→ **Task directions**
Please copy the listing below, switching each "Which among" to "Which of" and leaving everything else unchanged.

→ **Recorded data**

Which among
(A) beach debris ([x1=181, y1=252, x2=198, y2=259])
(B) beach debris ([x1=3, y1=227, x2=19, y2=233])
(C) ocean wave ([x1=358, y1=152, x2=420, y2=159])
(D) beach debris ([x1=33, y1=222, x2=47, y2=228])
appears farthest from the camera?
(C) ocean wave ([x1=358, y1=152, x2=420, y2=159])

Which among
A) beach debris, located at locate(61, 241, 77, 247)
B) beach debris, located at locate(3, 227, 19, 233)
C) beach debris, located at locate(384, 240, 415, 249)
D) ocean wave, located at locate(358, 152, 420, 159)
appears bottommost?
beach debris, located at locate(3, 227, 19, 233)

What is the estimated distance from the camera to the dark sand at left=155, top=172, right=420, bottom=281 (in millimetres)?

→ **Solution below**
Which of
(A) beach debris ([x1=181, y1=252, x2=198, y2=259])
(B) beach debris ([x1=3, y1=227, x2=19, y2=233])
(C) ocean wave ([x1=358, y1=152, x2=420, y2=159])
(D) beach debris ([x1=33, y1=222, x2=47, y2=228])
appears farthest from the camera?
(C) ocean wave ([x1=358, y1=152, x2=420, y2=159])

Which of
A) beach debris, located at locate(61, 241, 77, 247)
B) beach debris, located at locate(3, 227, 19, 233)
C) beach debris, located at locate(384, 240, 415, 249)
D) ocean wave, located at locate(358, 152, 420, 159)
appears bottommost?
beach debris, located at locate(3, 227, 19, 233)

What is the estimated distance from the camera to the dark sand at left=155, top=172, right=420, bottom=281 (in millimetres)?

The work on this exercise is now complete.